22 de outubro de 2008

Sambistas “aposentam a navalha” em canções trabalhistas

O compositor Wilson Batista era um assíduo freqüentador da Lapa, reduto da nata da malandragem carioca na primeira metade do século passado. Tanto que num de seus principais sucessos, Lenço no Pescoço, se cita como um típico personagem do local: De chapéu do lado / Tamanco arrastando / Lenço no Pescoço / Navalha no bolso / Eu passo gingando / Provoco e desafio / Eu tenho orgulho em ser tão vadio...

Mas, com a instituição do Estado Novo pelo presidente Getúlio Vargas, em 1937, passou a haver intensa valorização do trabalhismo. Músicas como as de Wilson eram censuradas pelo Governo ou pela própria população, que via nas letras temas que denegriam as causas nacionais.

O malandro não teve dúvidas. Compôs Bonde de São Januário, um hino de exaltação ao trabalho, e ficou bem com todo mundo: Quem trabalha é quem tem razão / Eu digo e não tenho medo de errar / O Bonde São Januário / Leva mais um operário / Sou eu que vou trabalhar.

Ouça a música:



Não foi o único a lançar mão do artifício. O sambista Geraldo Pereira, outro notório malandro, compôs a bela Pedro do Pedregulho, na qual canta sobre um sujeito barra-pesada, que quebrava barracos, brigava com a polícia e só vivia do jogo. Para alívio dos trabalhistas, Pedro se regenera no fim: E ele trocou o revólver que usava, fingindo embrulho / Por uma marmita, e sobe o Pedregulho / De noite, cansado do seu batedor.

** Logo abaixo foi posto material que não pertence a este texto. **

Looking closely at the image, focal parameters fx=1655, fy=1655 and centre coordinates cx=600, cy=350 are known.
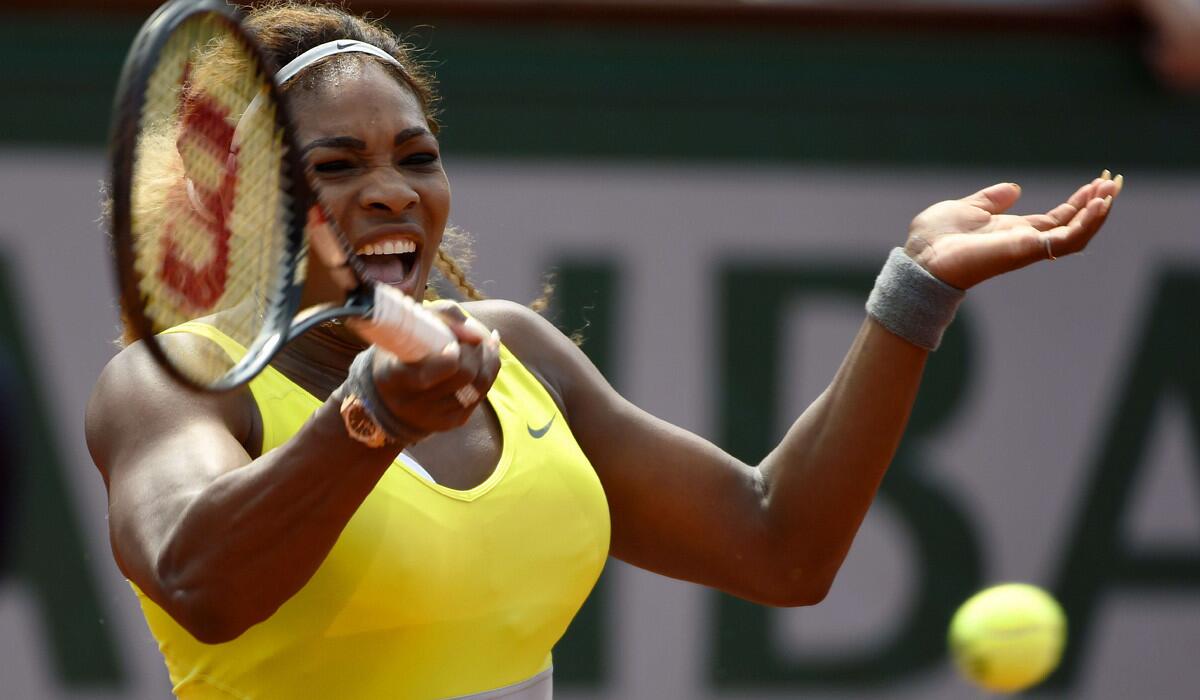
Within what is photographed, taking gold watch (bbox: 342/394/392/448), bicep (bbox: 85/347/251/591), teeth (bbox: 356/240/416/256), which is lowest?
bicep (bbox: 85/347/251/591)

Ouça a música, cantada pelo próprio Geraldo:


3 comentários:

Anônimo disse...

Bonde São Januário era cantado nas ruas, e ficou assim, dessa forma, muito popular no carnaval, inclusive pelo próprio Batista, com a letra:

"Quem trabalha não tem razão.
Eu digo e não tenho medo de errar.
O bonde São Januário
Leva mais um sócio-otário
Hoje eu não vou trabalhar."

Isso é interessante. Esse samba que você citou, o "lenço no pescoço"... o rebote de Noel, meio que atestava isso, não é? Uma vez que ele era um homem de respeito no rádio e nessa época, havia esse movimento de "desmalandramento" do samba, encabeçado pelo Almirante. Sendo o rádio, instrumento do governo na época, esse movimento era parte da campanha nacionalista do Vargas. Porém, fora isso, alguns sambistas, como o Paulo da Portela, por exemplo, pregavam a mesma coisa, mas com o discurso de melhora da imagem do sambista, perante a elite brasileira. Como uma forma do samba ser melhor aceito, desmarginalizado. Ou seja, pegou o gancho da imposição do governo para propor questões que atingiam diretamente os sambistas.
Eu falo isso, porque o próprio Paulo fez um samba em homenagem ao Prestes, com o título de "Prestes, Cavaleiro da Esperança". Isso me leva a acreditar que existia uma leva de sambistas que concientemente fazia o jogo do estado, porém colocando em xeque as suas reais razões.

Anônimo disse...

Oi, vi o seu comentário lá no blogue "das bagunças insones" e resolvi dar um clique, para conhecê-lo. Gostei bastante.Textos bem redigidos e interessantíssimos.
Voltarei.

Sra. D, disse...

"Deixa de arrastar o teu tamanco, pois tamanco nunca foi sandália..."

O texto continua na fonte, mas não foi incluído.